In fact, recent events reinforce the wisdom of the Constitution. Had Clinton received congressional approval, cynics calling this a Wag the Dog diversion would have been quieted.

"The reason the framers wanted the president to go to Congress before going to war was that they were afraid someone in that office might make war for their own aggrandizement or own motivation," explains Ratner. "What they were afraid of is pretty relevant today."

Rather than clear the waters, the War Powers Act confuses the matter with loopholes for a president to launch attacks without notice or congressional approval. In the opinion of retired Admiral Eugene Carroll, the law itself is unconstitutional. The problem is, Congress has failed to meet its responsibility and challenge the act.

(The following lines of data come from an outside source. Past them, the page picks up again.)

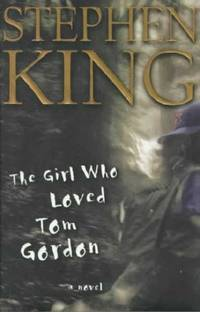 The Girl Who Loved Tom Gordon : A Novel, King, Stephen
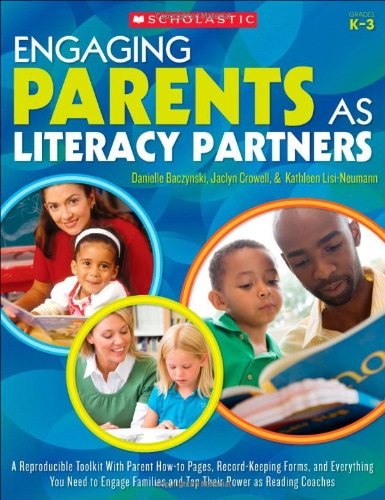 Engaging Parents as Literacy Partners: A Reproducible Toolkit With Parent How-to Pages, Recordkeeping Forms, and Everything You Need to Engage Families and Tap Their Power as Reading Coaches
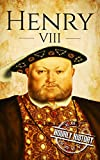 Henry VIII: A Life From Beginning to End (House of Tudor Book 2) (English Edition)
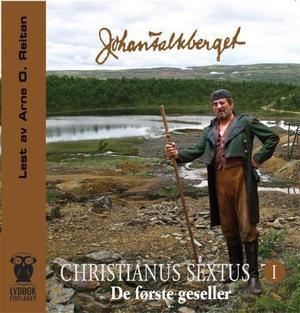"""""""Christianus Sextus I - de første geseller"""" av Johan Falkberget"""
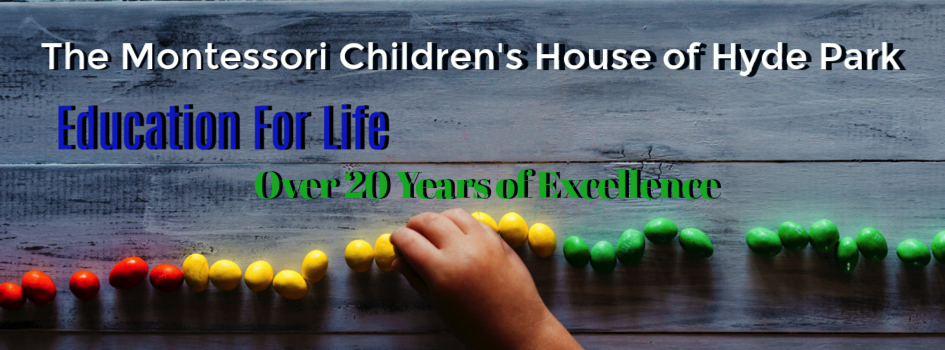 Education - Montessori Children's House of Hyde Park
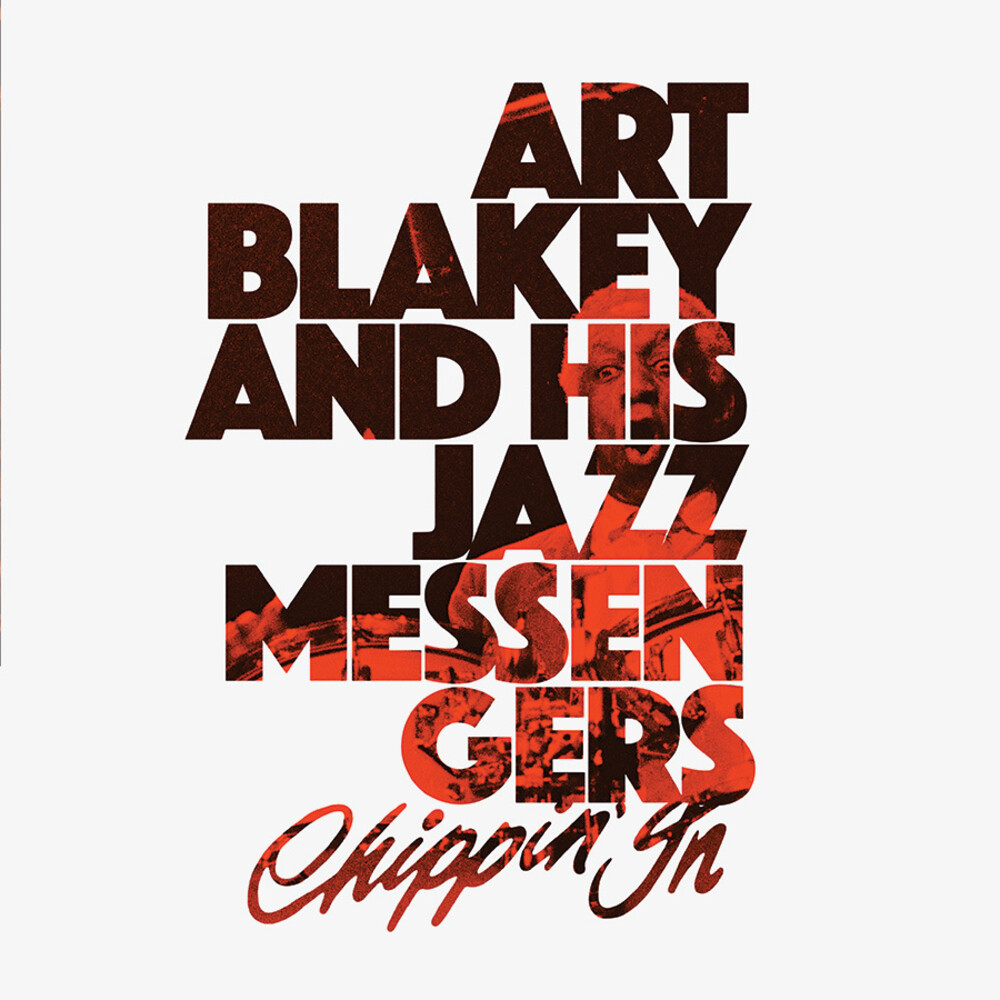 Art Blakey  & Jazz Messengers - Chippin In (Clear Vinyl) [Colored Vinyl] [Clear Vinyl] [Limited Edition] [180 Gram]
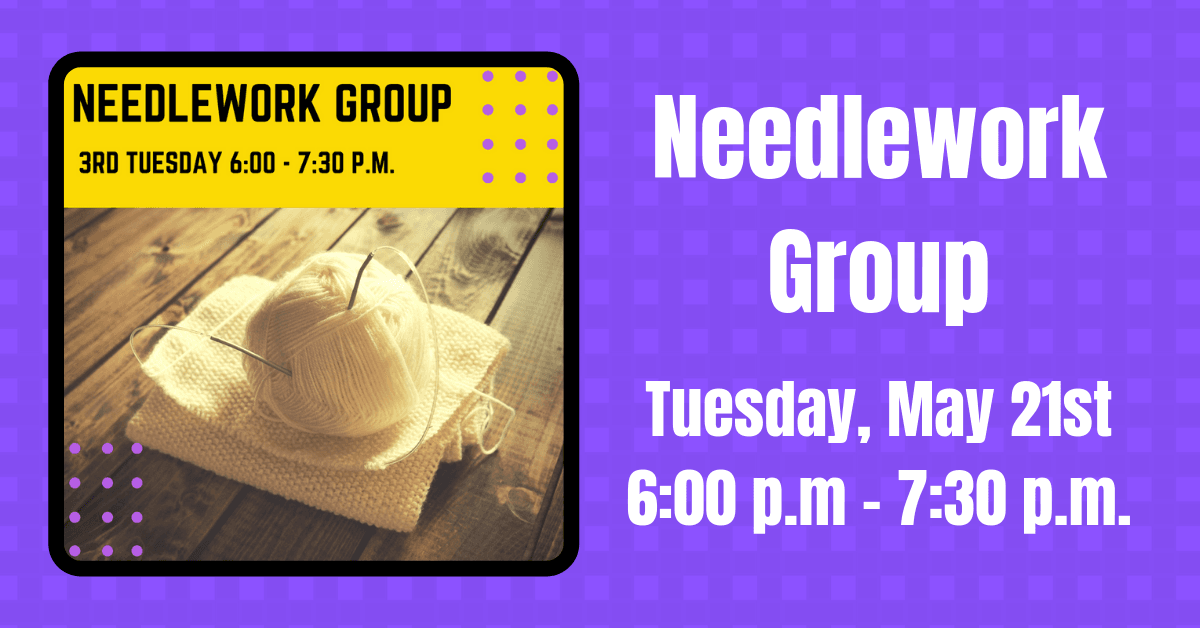 Needlework Group Carousel Image, May 21st @ 6:00 p.m. - Click for more information.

"If I was a member of the Supreme Court, I would have found against both Reagan (Grenada) and Bush (Panama) for creating an illegal state of war. Both were impeachable offenses. I don't think Congress is fulfilling its constitutional obligation," says Carroll, deputy director of the Center for Defense Information, a Washington advocacy group run by former senior military personnel.

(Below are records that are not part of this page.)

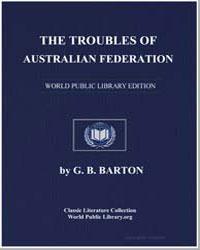 The Troubles of Australian Federation by Barton, George Burnett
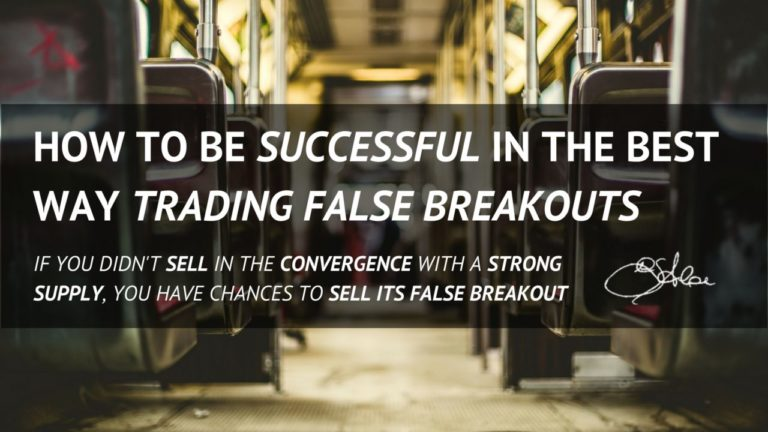 How to be Successful in the Best way Trading False Breakouts
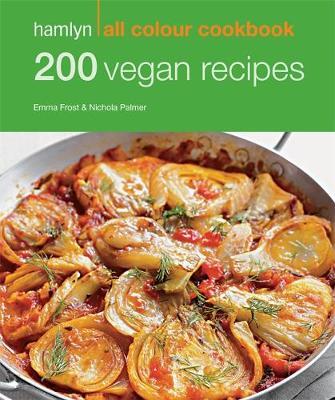 200 Vegan Recipes - Hamlyn All Colour Cookbook (Paperback)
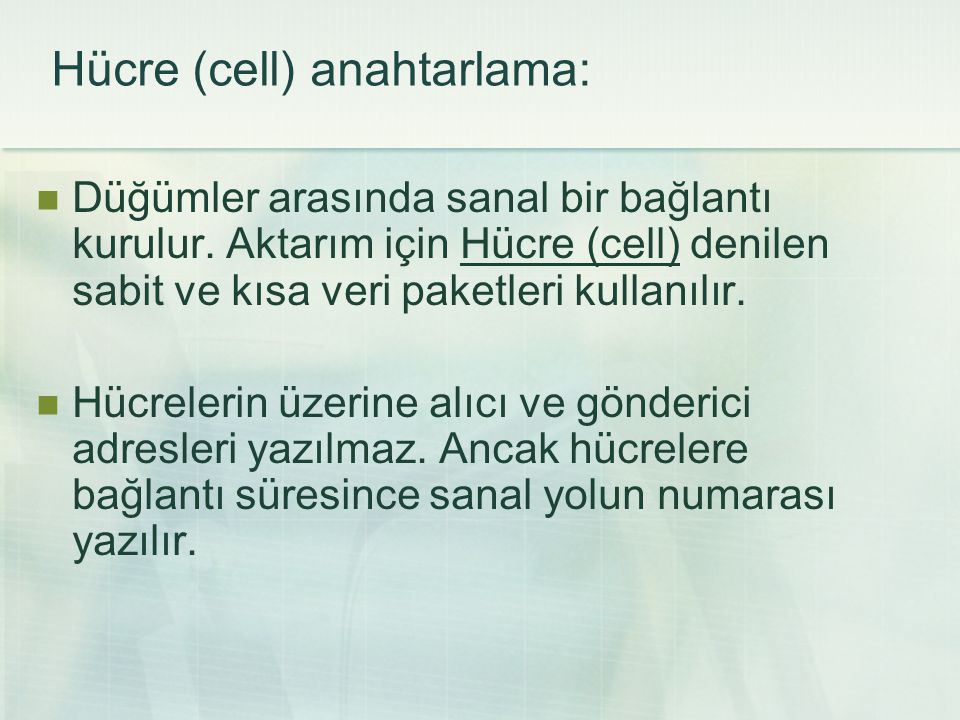 Hücre (cell) anahtarlama:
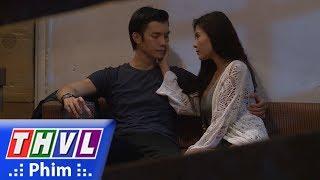 THVL | Tình kỹ nữ - Tập 19[1]: Nguyễn trách mẹ mình gây ra nỗi bất hạnh cho cuộc tình của anh và Thư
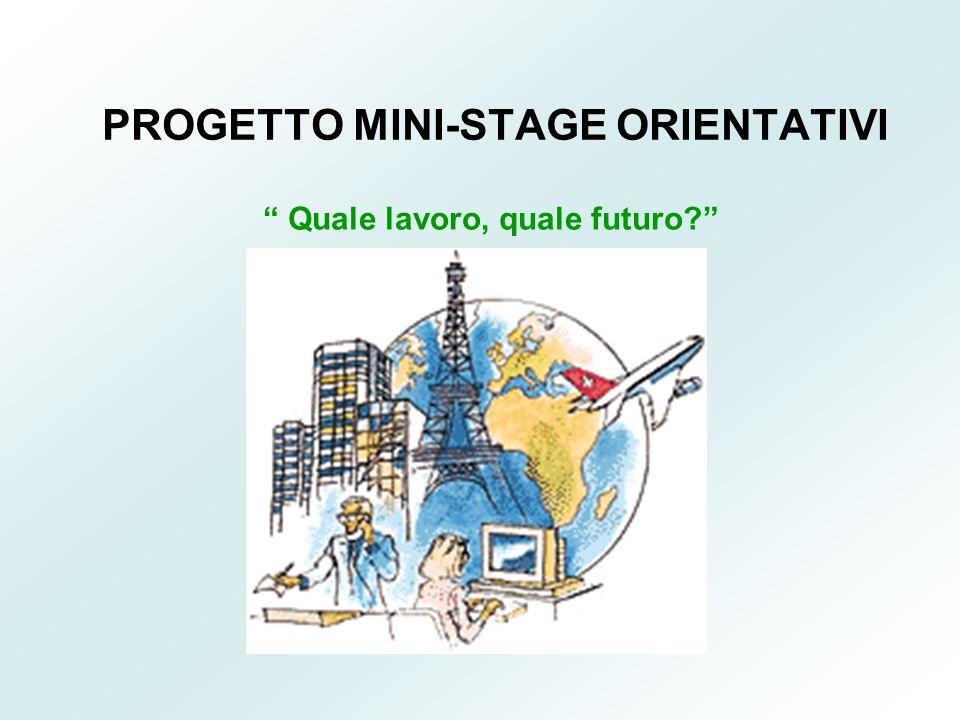 PROGETTO MINI-STAGE ORIENTATIVI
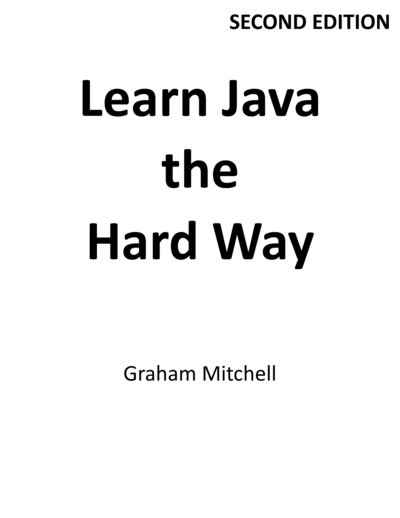 Learn java the hard by graham mitchell leanpub pdfipadkindle learn java the hard way fandeluxe Document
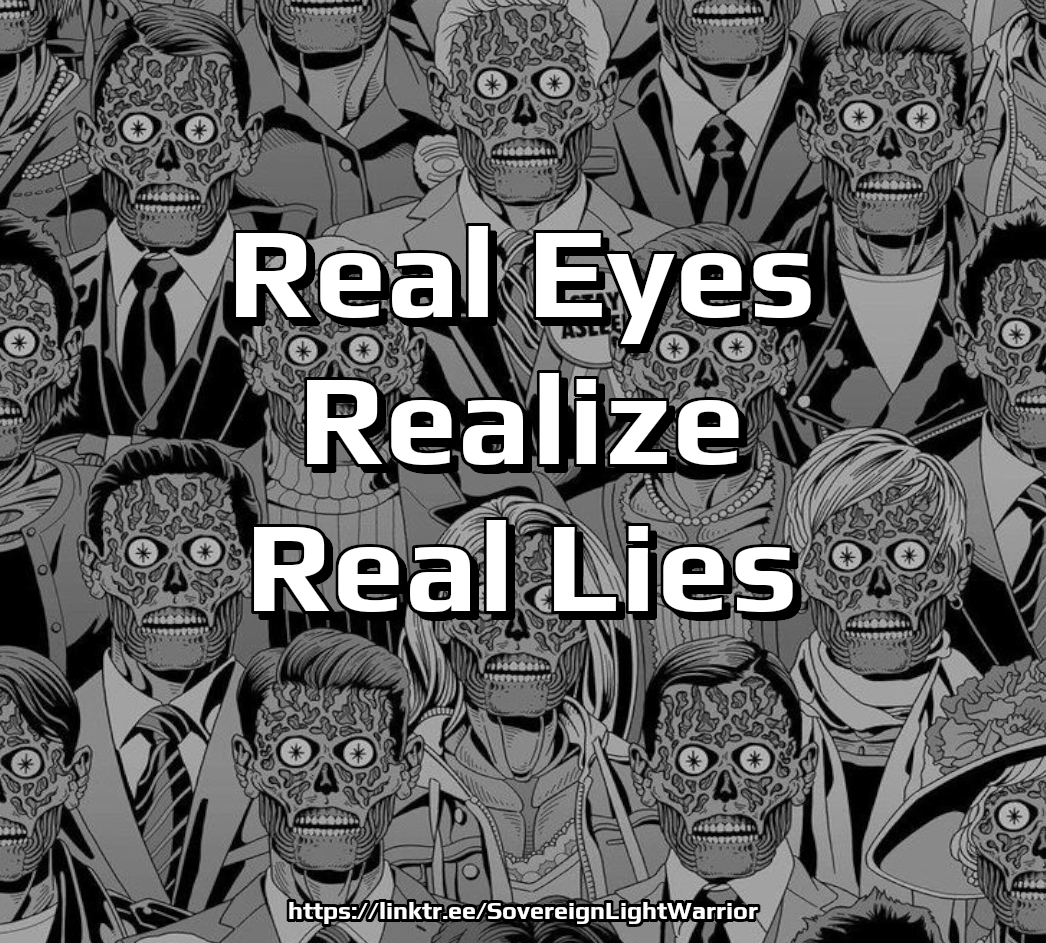 Real Eyes Realize Real Lies – :The-Great-Work.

Neither does Francis Boyle, professor of international law at the University of Illinois College of Law.

"The war powers clause of the United States Constitution, Article I, Section 8, expressly requires authorization by Congress before the President can engage in acts of war, unless there is a direct attack upon the United States," says Boyle. "Clinton has also violated the War Powers Resolution of 1973 that was enacted by Congress over President Nixon's veto in order to prevent a repetition of the Vietnam War scenario, where Americans were misled by repeated presidential lies, misrepresentations, deceits and falsehoods at every step of the way."

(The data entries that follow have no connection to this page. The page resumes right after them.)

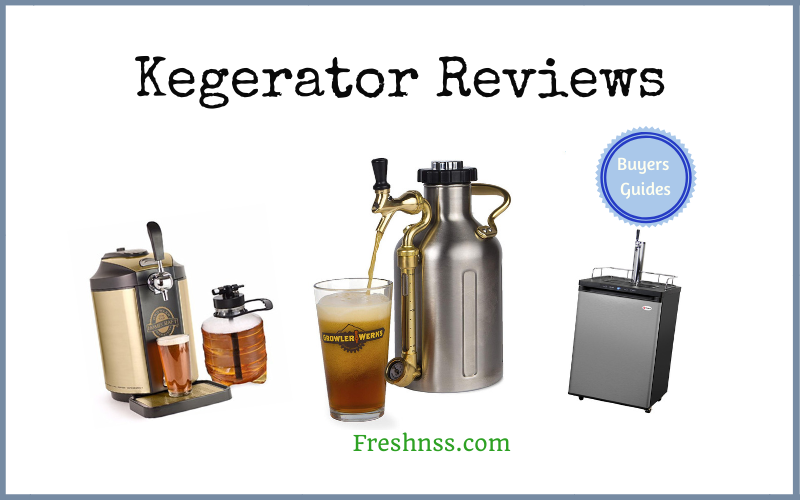 The Best Kegerator Reviews and Buyers Guides of 2020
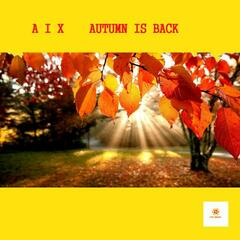 Autumn Is Back
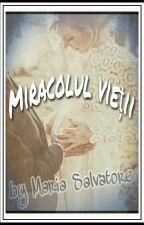 Miracolul vieții by MariaSalvatoreM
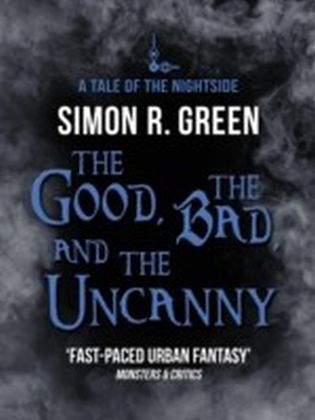 Good, the Bad, and the Uncanny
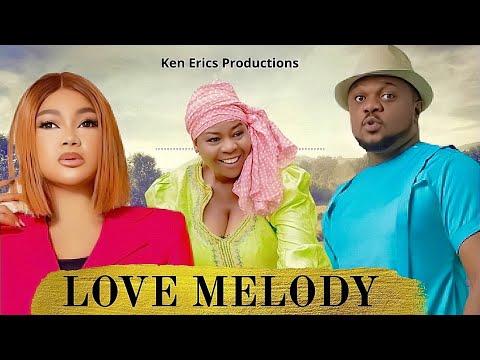 LOVE MELODY SEASON 8 - Ken Erics New Movie 2019 Latest Nigerian Nollywood Movie Full HD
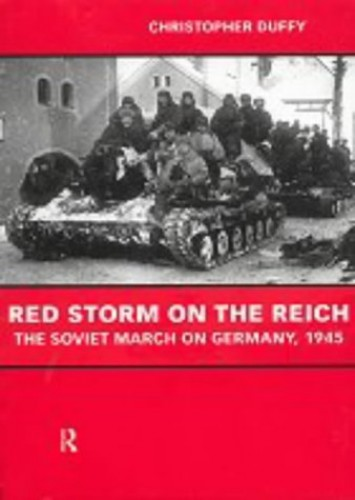 Red Storm on the Reich By Christopher Duffy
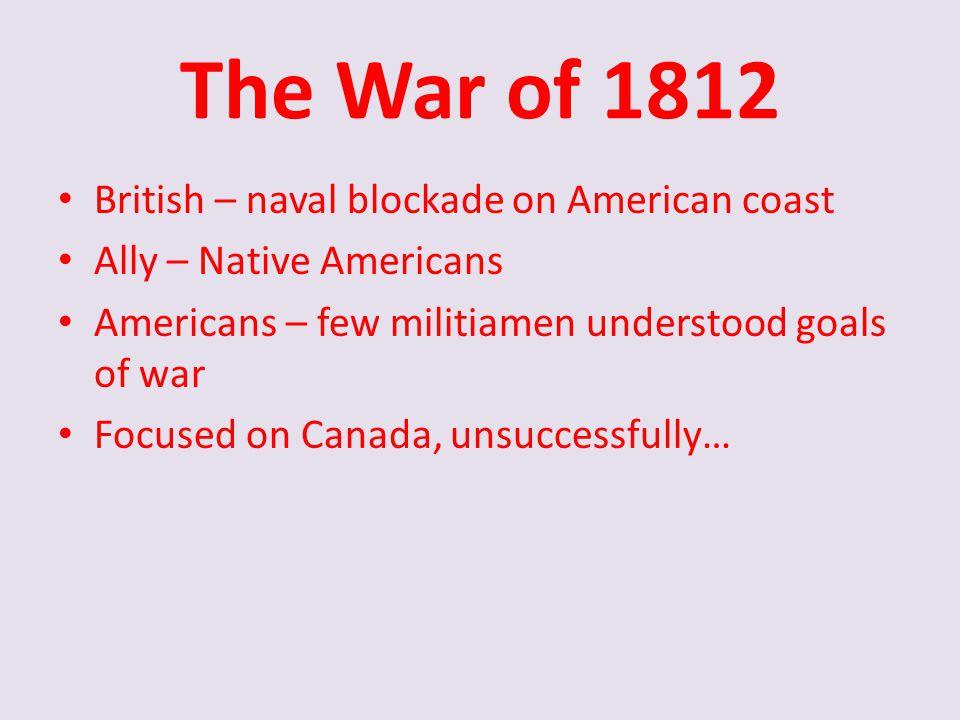 The War of 1812 British – naval blockade on American coast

Moreover, says Boyle, "There has been a clear and consistent pattern by Clinton to use the military to divert attention from the Monica Lewinsky affair

When the scandal broke in February, Clinton rushed aircraft carriers to the Persian Gulf. The bombing of the Sudan and Afghanistan coincided with Lewinsky's grand jury testimony.

"And now, on the day before the president is impeached, he attacks Iraq."

"In my opinion, the Starr referral is very questionable, and the proceedings are highly partisan," says Boyle. "But the response to this by the commander in chief of the armed forces has been for him to abuse his power. ... It is reprehensible and, without a doubt, impeachable."

 

Covert omelette

Sometimes you have to break a few laws to fund a dictator

It opens with grisly carnage as an Iraqi Scud missile slams into a temporary barracks in Dhahran, Saudi Arabia, on Feb. 25, 1991. When the smoke clears, 28 American soldiers are dead, 99 are wounded. Many of them are reservists from Greensboro, PA, a small town near Pittsburgh.

What wasn't known when the flag-draped coffins were flown home was that a company based in the same part of western Pennsylvania had secretly sold the Iraqis machine-tool parts used to mill armaments.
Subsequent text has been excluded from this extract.